With this delusion at the forefront, Alcorn appealed to old Whigs to join him in the Republican Party. To share in the money, he said, we have to be part of the party in power: 

“Internal improvements, by the general government, is as much as ever a subject of Democratic hostility. Whigs of the South can find no reason for siding with the Democracy on that question now.... Public improvements by the general government has ceased, recollect you, to be simply a question of theory. It has become a question of fact. The issue in that case is no longer one of logic, but of money—of enormous sums of money!” 

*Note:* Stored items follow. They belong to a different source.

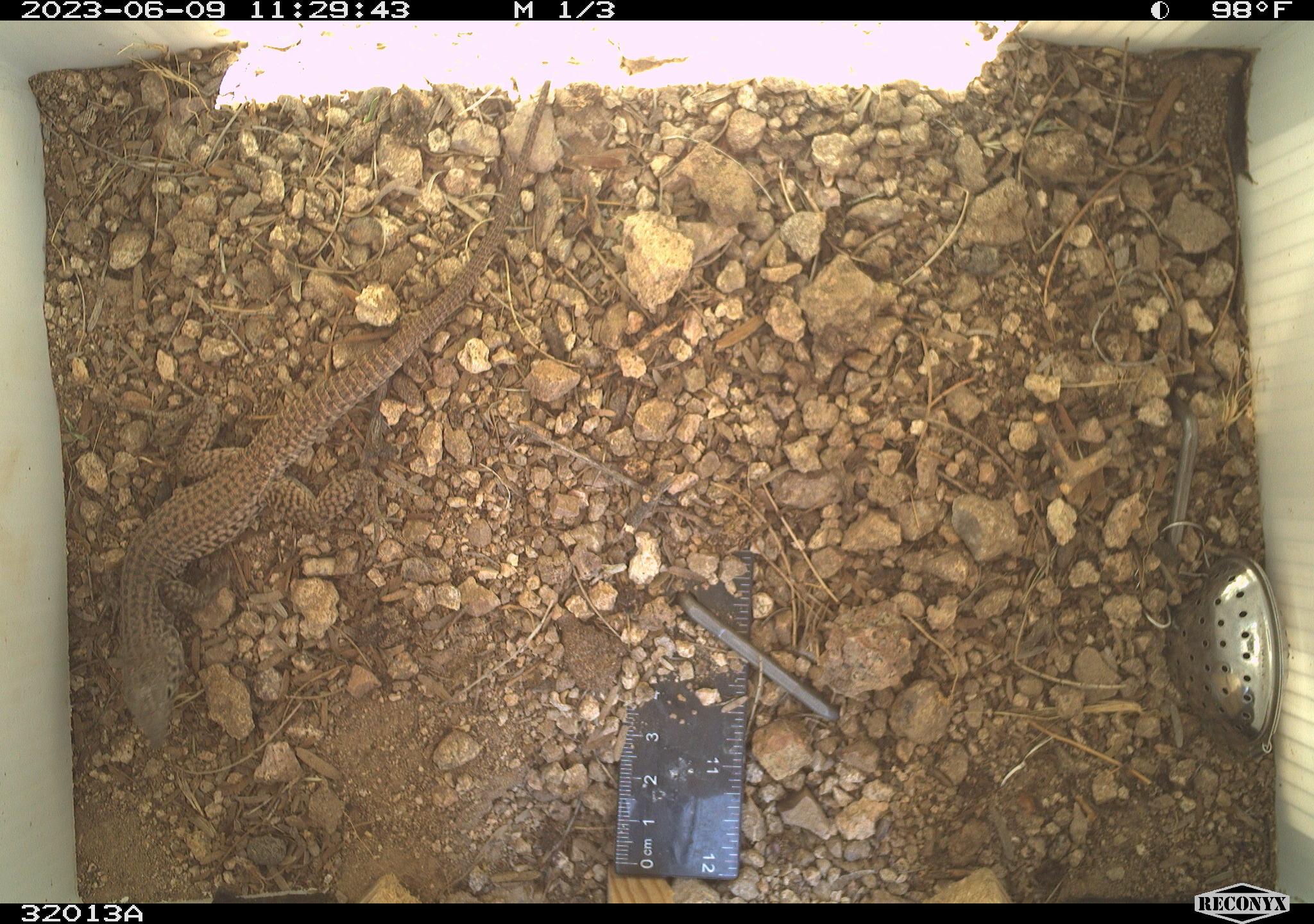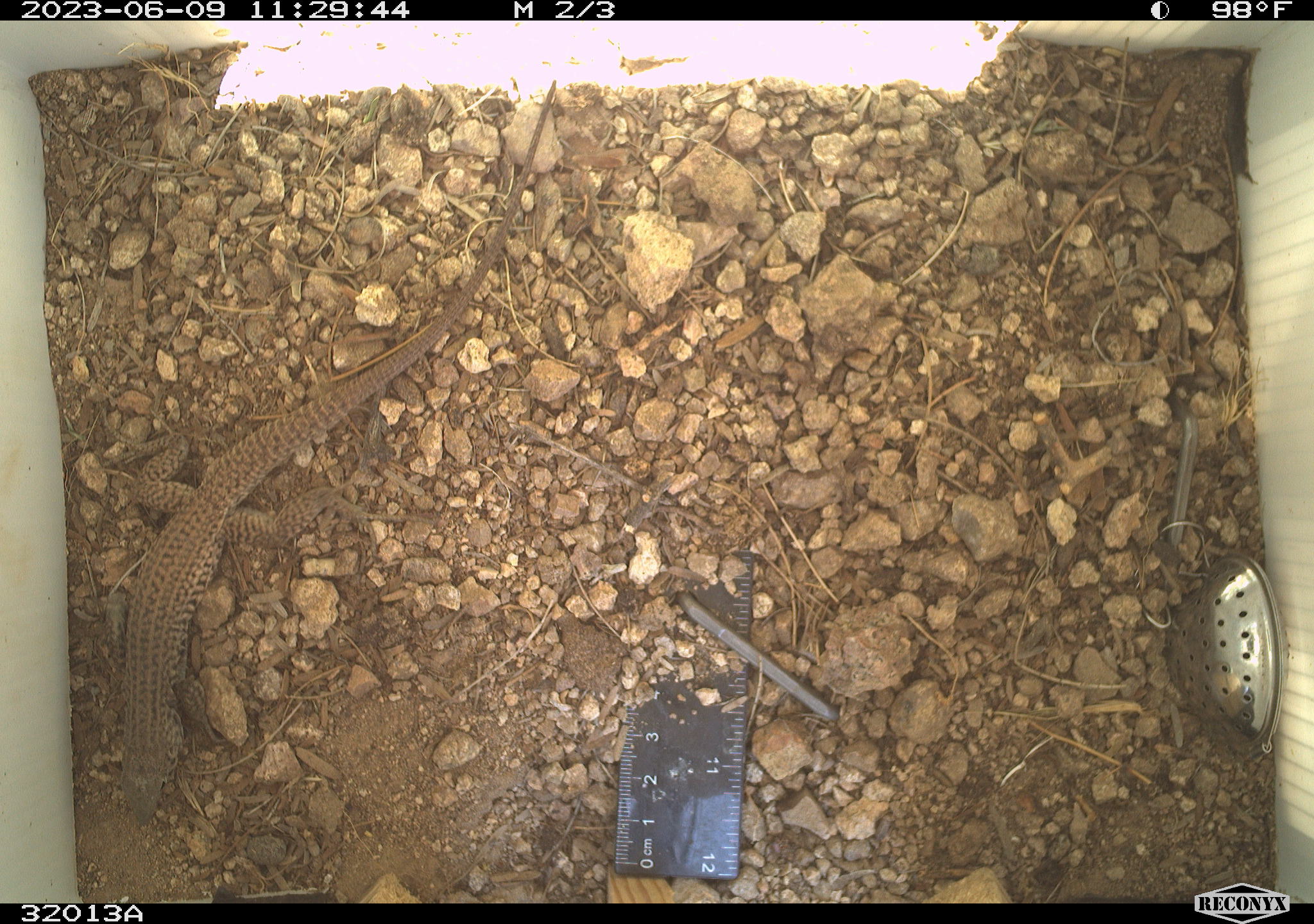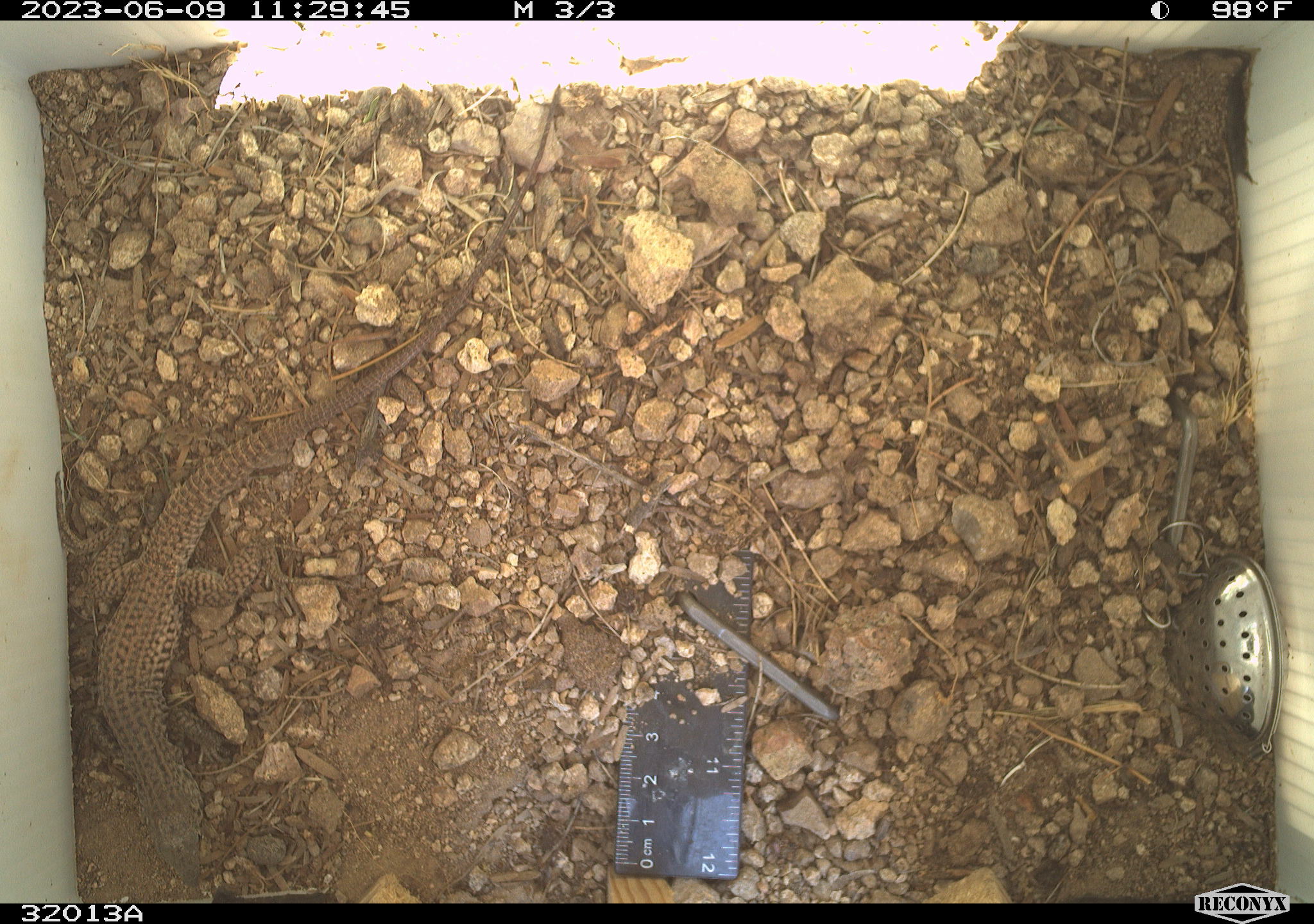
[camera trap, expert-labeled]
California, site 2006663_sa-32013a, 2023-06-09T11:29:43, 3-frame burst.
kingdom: Animalia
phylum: Chordata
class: Reptilia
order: Squamata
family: Teiidae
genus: Aspidoscelis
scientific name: Aspidoscelis tigris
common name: western whiptail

He again chastised the Democrats for shattering the peace and prosperity and for Mississippi’s now being under martial law, a reference to war and defeat. Hmmm...I wonder how many of those old Whigs he’s now appealing to had been at the secession convention and heard Alcorn’s speech? [It’s a rhetorical question; they were all very aware his speech sealed the deal.]

According to Lillian Pereyra, Alcorn’s primary biographer, the meat of this acceptance speech is simple adherence to Alcorn’s Whig principles. Further, he saw the old-line Whigs as the natural leaders of this new “democracy” being forced upon the people of Mississippi. I see it more as “achieving his Whig goals” by casting all principle aside. Alcorn believed many of his old colleagues had been frightened into the Democratic (or Conservative) party out of fear of Negro suffrage. Alcorn’s attitude was that Republican hegemony in the state would provide control over the “mob” (in my opinion, the most accurate description of a democratic polity regardless of race) and use their voting power to keep friend and foe in line. This was his method of dealing with the “lion of race-adjustment”. Keep the mob happy, and it will vote for you. He should have heeded his own words better or listened to his ex-colleagues. The Negro voter was to be neither assumed nor trusted, nor should any voter. Adelbert Ames will eventually prove the truth of that simple fact to Alcorn’s, and Mississippi’s, detriment.  

Be that as it may, in the early fall of 1869, many white Mississippians of the more progressive persuasion were happy to see him in the race. He was a “southern” Republican after all, and he held southern values.